It now appears that New Jersey Gov. Chris Christie (R) may have used funds earmarked to help victims of Hurricane Sandy for tourism ads he starred in during his reelection campaign.

If this is true, the Christie campaign fund should reimburse the money, which should then be sent to New Jersey victims of the hurricane.

It is not rare, and not inherently wrong, for governors to star in tourism ads for their states. If the latest allegations are true, and funds designated for hurricane relief were used for tourism ads, this is different and creates two huge problems for Christie.

First, obviously, it would be a rip-off of Sandy victims if the governor used money designed to help them to advance himself politically.
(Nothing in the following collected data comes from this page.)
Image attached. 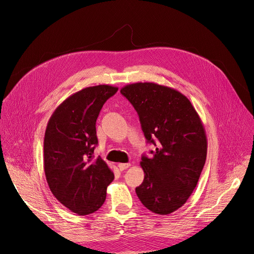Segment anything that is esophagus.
Listing matches in <instances>:
<instances>
[{"label": "esophagus", "instance_id": "esophagus-1", "mask_svg": "<svg viewBox=\"0 0 254 254\" xmlns=\"http://www.w3.org/2000/svg\"><path fill=\"white\" fill-rule=\"evenodd\" d=\"M130 167V164H118V168H119V170L120 171H125V170H127V168H129Z\"/></svg>", "mask_w": 254, "mask_h": 254}]
</instances>
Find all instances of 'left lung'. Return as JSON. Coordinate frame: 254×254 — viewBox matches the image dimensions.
Listing matches in <instances>:
<instances>
[{"mask_svg":"<svg viewBox=\"0 0 254 254\" xmlns=\"http://www.w3.org/2000/svg\"><path fill=\"white\" fill-rule=\"evenodd\" d=\"M120 93L134 106L147 143L155 146L150 157L142 155L145 176L136 193L151 212L170 214L188 201L206 162L201 118L188 98L168 86L138 82Z\"/></svg>","mask_w":254,"mask_h":254,"instance_id":"obj_1","label":"left lung"}]
</instances>
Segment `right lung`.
<instances>
[{
  "label": "right lung",
  "mask_w": 254,
  "mask_h": 254,
  "mask_svg": "<svg viewBox=\"0 0 254 254\" xmlns=\"http://www.w3.org/2000/svg\"><path fill=\"white\" fill-rule=\"evenodd\" d=\"M117 87L89 86L65 99L52 113L44 137V172L52 194L78 215L104 204L113 172L99 156L96 122Z\"/></svg>",
  "instance_id": "obj_1"
}]
</instances>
Second, any tourism ads used during an election year for purposes that helped a partisan campaign would be a misuse to taxpayer money appropriated to promote a state.

Now the inspector general of the Department of Housing and Urban Development has found enough evidence to warrant a formal investigation of this matter.

My suggestion for Christie is simple: His campaign fund should pay back the money now if it used funds for hurricane relief to create television ads starring Christie. Once the money has been returned by the Christie campaign, it can be distributed where it should have been all along, to New Jersey citizens hurt by the hurricane.

This drip-drip-drip of scandal allegations may soon become a hurricane of political damage that will drive Christie from the presidential campaign. And the sooner he acts, the better for him and the better for New Jersey.